La figure du « fils préféré » réputé plus légitime pour prendre la suite des affaires familiales continue d’exister. Les hommes sont perçus comme étant de meilleurs gestionnaires. Et souvent, c’est aussi parce qu’ils ont une meilleure situation professionnelle et les revenus qui vont avec qu’on leur fait davantage confiance pour conserver et faire fructifier ces biens structurants.
Du coup, on s’arrange dans la fratrie, avec le soutien du notaire, pour faire en sorte que la continuité patrimoniale soit assurée. Le résultat, c’est qu’en moyenne, les femmes héritent un peu moins et n’apprennent pas à faire fructifier un patrimoine.
“ Plus les familles sont riches, plus les femmes sont ignorantes de la réalité patrimoniale du foyer ”
Les femmes accumulent moins de patrimoine au cours de leur vie de couple parce qu’elles consacrent plus de temps que leurs conjoints au travail gratuit du foyer. Sur leur 54 heures de travail hebdomadaire, les mères consacrent les deux tiers au travail gratuit (ménage, soin aux enfants). En revanche, les pères consacrent les deux tiers de leur 51 heures de travail hebdomadaire au travail rémunéré.
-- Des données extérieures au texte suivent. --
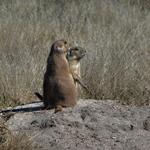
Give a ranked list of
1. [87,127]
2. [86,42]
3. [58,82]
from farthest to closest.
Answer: [86,42] < [58,82] < [87,127]

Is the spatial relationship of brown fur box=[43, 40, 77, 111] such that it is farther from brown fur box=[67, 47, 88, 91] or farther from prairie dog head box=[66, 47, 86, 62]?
prairie dog head box=[66, 47, 86, 62]

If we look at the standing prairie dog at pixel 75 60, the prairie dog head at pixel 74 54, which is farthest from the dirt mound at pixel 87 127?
the prairie dog head at pixel 74 54

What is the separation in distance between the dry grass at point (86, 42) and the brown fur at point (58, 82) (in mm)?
1048

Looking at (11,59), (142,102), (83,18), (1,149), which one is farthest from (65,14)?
(1,149)

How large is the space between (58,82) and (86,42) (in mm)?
3329

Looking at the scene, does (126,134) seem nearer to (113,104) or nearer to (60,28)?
(113,104)

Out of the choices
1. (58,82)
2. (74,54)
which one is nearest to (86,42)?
(74,54)

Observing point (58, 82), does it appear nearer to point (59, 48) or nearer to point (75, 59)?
point (59, 48)

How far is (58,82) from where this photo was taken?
731 centimetres

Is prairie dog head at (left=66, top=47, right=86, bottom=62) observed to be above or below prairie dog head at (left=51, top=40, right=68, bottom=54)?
below

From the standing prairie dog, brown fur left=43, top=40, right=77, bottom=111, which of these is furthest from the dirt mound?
the standing prairie dog

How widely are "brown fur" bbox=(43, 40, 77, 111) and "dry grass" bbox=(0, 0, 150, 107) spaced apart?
41.3 inches

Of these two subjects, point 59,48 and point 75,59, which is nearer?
point 59,48

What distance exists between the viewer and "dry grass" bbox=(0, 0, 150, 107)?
8656 mm
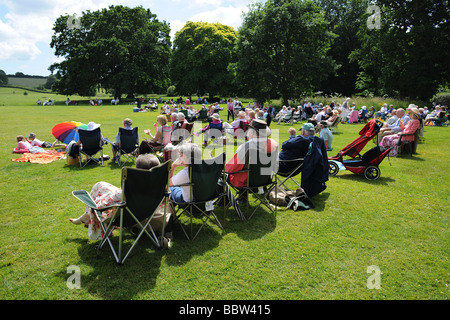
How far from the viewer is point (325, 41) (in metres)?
28.7

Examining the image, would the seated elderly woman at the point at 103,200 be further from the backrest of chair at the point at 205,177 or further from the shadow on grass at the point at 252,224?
the shadow on grass at the point at 252,224

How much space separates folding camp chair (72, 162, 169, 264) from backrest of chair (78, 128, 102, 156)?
463cm

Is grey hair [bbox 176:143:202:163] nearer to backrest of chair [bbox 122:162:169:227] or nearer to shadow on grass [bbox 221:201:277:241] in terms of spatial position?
backrest of chair [bbox 122:162:169:227]

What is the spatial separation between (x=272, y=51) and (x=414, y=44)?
13591 millimetres

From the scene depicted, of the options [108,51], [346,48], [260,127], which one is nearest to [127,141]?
[260,127]

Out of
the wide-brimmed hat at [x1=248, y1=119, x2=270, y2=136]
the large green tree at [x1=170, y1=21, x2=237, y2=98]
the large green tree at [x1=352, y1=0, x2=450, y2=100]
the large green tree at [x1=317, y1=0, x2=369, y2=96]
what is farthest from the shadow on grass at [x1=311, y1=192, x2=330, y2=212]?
the large green tree at [x1=170, y1=21, x2=237, y2=98]

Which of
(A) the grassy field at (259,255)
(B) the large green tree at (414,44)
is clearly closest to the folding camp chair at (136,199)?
(A) the grassy field at (259,255)

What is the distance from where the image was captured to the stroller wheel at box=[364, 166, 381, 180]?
7156mm

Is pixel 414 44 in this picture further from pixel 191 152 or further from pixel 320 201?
pixel 191 152

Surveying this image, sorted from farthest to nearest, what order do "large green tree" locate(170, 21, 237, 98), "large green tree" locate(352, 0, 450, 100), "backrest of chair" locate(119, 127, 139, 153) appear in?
"large green tree" locate(170, 21, 237, 98) < "large green tree" locate(352, 0, 450, 100) < "backrest of chair" locate(119, 127, 139, 153)

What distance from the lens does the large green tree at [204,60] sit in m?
48.0
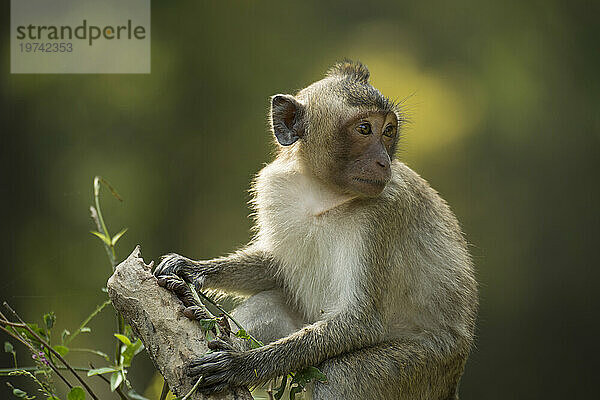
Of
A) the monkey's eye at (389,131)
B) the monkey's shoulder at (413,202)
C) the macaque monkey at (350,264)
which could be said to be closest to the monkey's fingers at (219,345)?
the macaque monkey at (350,264)

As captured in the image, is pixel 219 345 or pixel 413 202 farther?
pixel 413 202

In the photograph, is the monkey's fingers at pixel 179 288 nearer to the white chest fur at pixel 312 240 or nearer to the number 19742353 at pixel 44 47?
the white chest fur at pixel 312 240

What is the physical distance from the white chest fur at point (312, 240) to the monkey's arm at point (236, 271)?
0.14 m

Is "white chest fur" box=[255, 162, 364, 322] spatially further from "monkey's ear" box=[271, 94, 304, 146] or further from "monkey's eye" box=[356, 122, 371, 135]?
"monkey's eye" box=[356, 122, 371, 135]

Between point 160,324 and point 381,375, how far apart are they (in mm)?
1130

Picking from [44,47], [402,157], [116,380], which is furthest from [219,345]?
[44,47]

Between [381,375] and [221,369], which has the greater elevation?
[221,369]

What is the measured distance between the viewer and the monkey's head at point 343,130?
3523 mm

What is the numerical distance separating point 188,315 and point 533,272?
4291mm

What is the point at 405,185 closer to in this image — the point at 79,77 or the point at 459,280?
the point at 459,280

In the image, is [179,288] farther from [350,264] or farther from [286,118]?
[286,118]

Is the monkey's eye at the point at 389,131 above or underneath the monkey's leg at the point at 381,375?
above

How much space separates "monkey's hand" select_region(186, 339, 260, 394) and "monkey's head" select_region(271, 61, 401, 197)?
3.29 feet

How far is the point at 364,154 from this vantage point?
3549mm
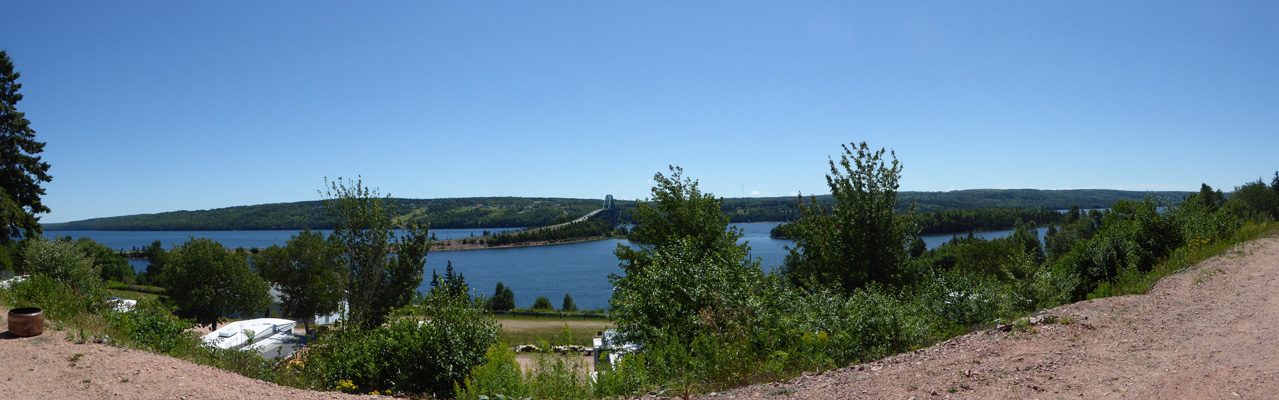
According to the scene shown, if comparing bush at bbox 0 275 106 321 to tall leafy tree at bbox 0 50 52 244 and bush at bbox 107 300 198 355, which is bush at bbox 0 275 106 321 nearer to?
bush at bbox 107 300 198 355

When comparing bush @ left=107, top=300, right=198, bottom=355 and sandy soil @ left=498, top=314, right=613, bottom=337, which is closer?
bush @ left=107, top=300, right=198, bottom=355

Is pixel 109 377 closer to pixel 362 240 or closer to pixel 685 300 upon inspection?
pixel 685 300

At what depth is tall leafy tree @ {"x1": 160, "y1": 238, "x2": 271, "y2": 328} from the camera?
2753cm

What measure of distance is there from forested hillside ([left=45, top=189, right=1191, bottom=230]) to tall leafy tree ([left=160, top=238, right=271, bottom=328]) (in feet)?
360

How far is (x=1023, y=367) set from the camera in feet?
14.9

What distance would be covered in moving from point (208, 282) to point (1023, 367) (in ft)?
108

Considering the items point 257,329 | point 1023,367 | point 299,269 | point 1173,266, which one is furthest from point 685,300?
point 299,269

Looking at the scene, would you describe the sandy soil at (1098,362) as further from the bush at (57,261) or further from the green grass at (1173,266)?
the bush at (57,261)

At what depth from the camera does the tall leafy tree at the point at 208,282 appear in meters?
27.5

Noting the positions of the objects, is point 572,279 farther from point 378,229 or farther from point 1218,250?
point 1218,250

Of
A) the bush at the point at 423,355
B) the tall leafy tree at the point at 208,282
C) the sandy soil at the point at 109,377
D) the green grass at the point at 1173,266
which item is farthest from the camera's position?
the tall leafy tree at the point at 208,282

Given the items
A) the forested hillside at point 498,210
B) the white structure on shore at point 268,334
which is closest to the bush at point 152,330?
the white structure on shore at point 268,334

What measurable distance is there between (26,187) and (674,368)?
27.9m

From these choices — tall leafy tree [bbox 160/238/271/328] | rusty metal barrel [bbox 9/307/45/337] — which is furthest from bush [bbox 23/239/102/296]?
rusty metal barrel [bbox 9/307/45/337]
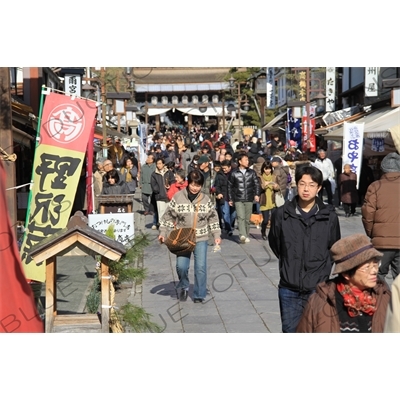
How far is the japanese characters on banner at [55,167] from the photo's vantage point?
330 inches

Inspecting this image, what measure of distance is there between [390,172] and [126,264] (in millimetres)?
3210

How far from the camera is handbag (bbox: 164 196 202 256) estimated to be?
834cm

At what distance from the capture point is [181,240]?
8.34 metres

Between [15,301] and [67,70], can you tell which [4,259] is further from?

Elles sont aussi souvent perdantes au moment des séparations, alors même que la communauté des biens du mariage devrait les protéger des inégalités patrimoniales. Et plus les familles sont riches, plus les femmes sont ignorantes de la réalité patrimoniale du foyer. (C’est l’inverse dans les classes populaires où on confie plus volontiers aux femmes la « gestion de la misère »). Ce sont les hommes qui ont plus fréquemment le monopole de la connaissance du patrimoine et des rapports avec les professionnels de gestion de fortune. Ils apprennent à protéger leur fortune du fisc, ce qui les aide ensuite, en cas de divorce, à mieux la protéger de leur épouse.
“ Ouvrons les yeux sur les questions patrimoniales et ce qui provoque les inégalités ”
Au XXe siècle, une meilleure égalité au sein des couples a permis de réduire les inégalités patrimoniales entre femmes et hommes. Mais il faut être vigilant. Car dès lors qu’on considère que l’égalité est la norme, les protections patriarcales du mariage disparaissent. Résultat, les inégalités de patrimoine augmentent à nouveau depuis vingt ans.
Il y a de plus en plus d’unions libres donc davantage de personnes en régime de séparation de biens. Pourtant les femmes continuent de faire plus de travail gratuit et voient reculer leur carrière quand elles ont des enfants. Elles sont toujours formatées à ne pas gérer le patrimoine. Et elles continuent d’être lésées au moment des séparations…
Je vous propose 3 résolutions pour 2022 :
- Ouvrons les yeux sur les questions patrimoniales et ce qui provoque les inégalités.
- Le cas échéant, apprenons à mieux connaître le patrimoine familial.
- Parlons-en avec des professionnels, des gestionnaires, des notaires, mais aussi en famille et entre amis.